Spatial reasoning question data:
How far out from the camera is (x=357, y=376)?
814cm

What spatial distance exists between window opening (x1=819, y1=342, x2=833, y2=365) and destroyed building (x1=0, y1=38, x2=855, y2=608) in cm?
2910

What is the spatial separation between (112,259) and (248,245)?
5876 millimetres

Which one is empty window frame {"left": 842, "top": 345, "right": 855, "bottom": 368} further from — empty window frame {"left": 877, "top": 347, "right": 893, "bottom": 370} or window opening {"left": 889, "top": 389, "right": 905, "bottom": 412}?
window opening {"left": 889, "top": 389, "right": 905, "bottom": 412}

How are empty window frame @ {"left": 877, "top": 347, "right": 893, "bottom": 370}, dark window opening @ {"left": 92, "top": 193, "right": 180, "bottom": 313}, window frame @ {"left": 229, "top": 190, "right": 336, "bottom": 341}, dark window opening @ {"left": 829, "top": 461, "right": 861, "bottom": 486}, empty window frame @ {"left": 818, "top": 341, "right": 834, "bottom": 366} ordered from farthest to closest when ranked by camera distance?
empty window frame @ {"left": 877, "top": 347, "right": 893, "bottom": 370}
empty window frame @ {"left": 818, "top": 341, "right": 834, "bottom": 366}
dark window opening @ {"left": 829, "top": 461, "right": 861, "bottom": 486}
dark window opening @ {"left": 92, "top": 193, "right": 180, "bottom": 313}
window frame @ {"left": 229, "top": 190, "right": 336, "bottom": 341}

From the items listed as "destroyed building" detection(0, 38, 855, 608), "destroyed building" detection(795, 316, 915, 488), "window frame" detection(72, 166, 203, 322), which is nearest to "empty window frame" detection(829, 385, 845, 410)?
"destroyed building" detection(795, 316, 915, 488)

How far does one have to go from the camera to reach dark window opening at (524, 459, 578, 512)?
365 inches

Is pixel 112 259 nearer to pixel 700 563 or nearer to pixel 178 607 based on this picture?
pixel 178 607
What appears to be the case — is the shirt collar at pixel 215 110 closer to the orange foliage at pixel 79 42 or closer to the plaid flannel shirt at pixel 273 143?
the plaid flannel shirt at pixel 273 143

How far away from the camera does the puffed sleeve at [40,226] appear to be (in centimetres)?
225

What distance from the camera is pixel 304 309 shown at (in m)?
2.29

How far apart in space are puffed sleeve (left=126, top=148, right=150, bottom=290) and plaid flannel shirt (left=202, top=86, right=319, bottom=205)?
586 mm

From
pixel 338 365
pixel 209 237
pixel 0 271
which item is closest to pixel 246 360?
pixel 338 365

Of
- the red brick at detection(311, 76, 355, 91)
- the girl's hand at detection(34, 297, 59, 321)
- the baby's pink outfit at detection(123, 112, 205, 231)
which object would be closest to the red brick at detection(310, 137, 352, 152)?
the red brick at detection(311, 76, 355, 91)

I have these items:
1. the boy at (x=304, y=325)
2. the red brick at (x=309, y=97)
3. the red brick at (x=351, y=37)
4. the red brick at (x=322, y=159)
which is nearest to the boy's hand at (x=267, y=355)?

TO BE DONE:
Return all of the entries above verbatim, line for line.

REPLY TO THE EXERCISE:
How far out from the camera is (x=357, y=376)?
814cm

What spatial distance exists between window opening (x1=819, y1=342, x2=833, y2=365) and destroyed building (x1=0, y1=38, x2=855, y2=608) in cm?
2910

What is the spatial separation between (112,259) and (248,245)?
5876 millimetres

Which one is empty window frame {"left": 842, "top": 345, "right": 855, "bottom": 368} further from — empty window frame {"left": 877, "top": 347, "right": 893, "bottom": 370} or window opening {"left": 889, "top": 389, "right": 905, "bottom": 412}?
window opening {"left": 889, "top": 389, "right": 905, "bottom": 412}

How are empty window frame @ {"left": 877, "top": 347, "right": 893, "bottom": 370}, dark window opening @ {"left": 92, "top": 193, "right": 180, "bottom": 313}, window frame @ {"left": 229, "top": 190, "right": 336, "bottom": 341}, dark window opening @ {"left": 829, "top": 461, "right": 861, "bottom": 486}, empty window frame @ {"left": 818, "top": 341, "right": 834, "bottom": 366} ordered from farthest to closest when ranked by camera distance?
empty window frame @ {"left": 877, "top": 347, "right": 893, "bottom": 370}
empty window frame @ {"left": 818, "top": 341, "right": 834, "bottom": 366}
dark window opening @ {"left": 829, "top": 461, "right": 861, "bottom": 486}
dark window opening @ {"left": 92, "top": 193, "right": 180, "bottom": 313}
window frame @ {"left": 229, "top": 190, "right": 336, "bottom": 341}

From the items listed as "destroyed building" detection(0, 38, 855, 608), "destroyed building" detection(795, 316, 915, 488), "window frame" detection(72, 166, 203, 322), which is nearest to "empty window frame" detection(829, 385, 845, 410)?
"destroyed building" detection(795, 316, 915, 488)

How far does one have to go from the camera to reach dark window opening at (524, 459, 578, 512)?
365 inches

Is pixel 112 259 nearer to pixel 700 563 or nearer to pixel 178 607 based on this picture?
pixel 178 607
What appears to be the case — is the shirt collar at pixel 215 110 closer to the orange foliage at pixel 79 42 or closer to the plaid flannel shirt at pixel 273 143?
the plaid flannel shirt at pixel 273 143

How far away from the camera does the puffed sleeve at [40,226] appear to be (in centimetres)?
225

What distance from the camera is pixel 304 309 shown at (in m)?
2.29

How far apart in space are puffed sleeve (left=126, top=148, right=150, bottom=290) and plaid flannel shirt (left=202, top=86, right=319, bottom=205)?
586 mm

From
pixel 338 365
pixel 209 237
pixel 0 271
which item is closest to pixel 246 360?
pixel 338 365

Of
- the red brick at detection(311, 76, 355, 91)
- the girl's hand at detection(34, 297, 59, 321)
- the baby's pink outfit at detection(123, 112, 205, 231)
which object would be closest to the red brick at detection(310, 137, 352, 152)?
the red brick at detection(311, 76, 355, 91)

I have these items:
1. the boy at (x=304, y=325)
2. the red brick at (x=309, y=97)
3. the red brick at (x=351, y=37)
4. the red brick at (x=322, y=159)
which is nearest to the boy's hand at (x=267, y=355)?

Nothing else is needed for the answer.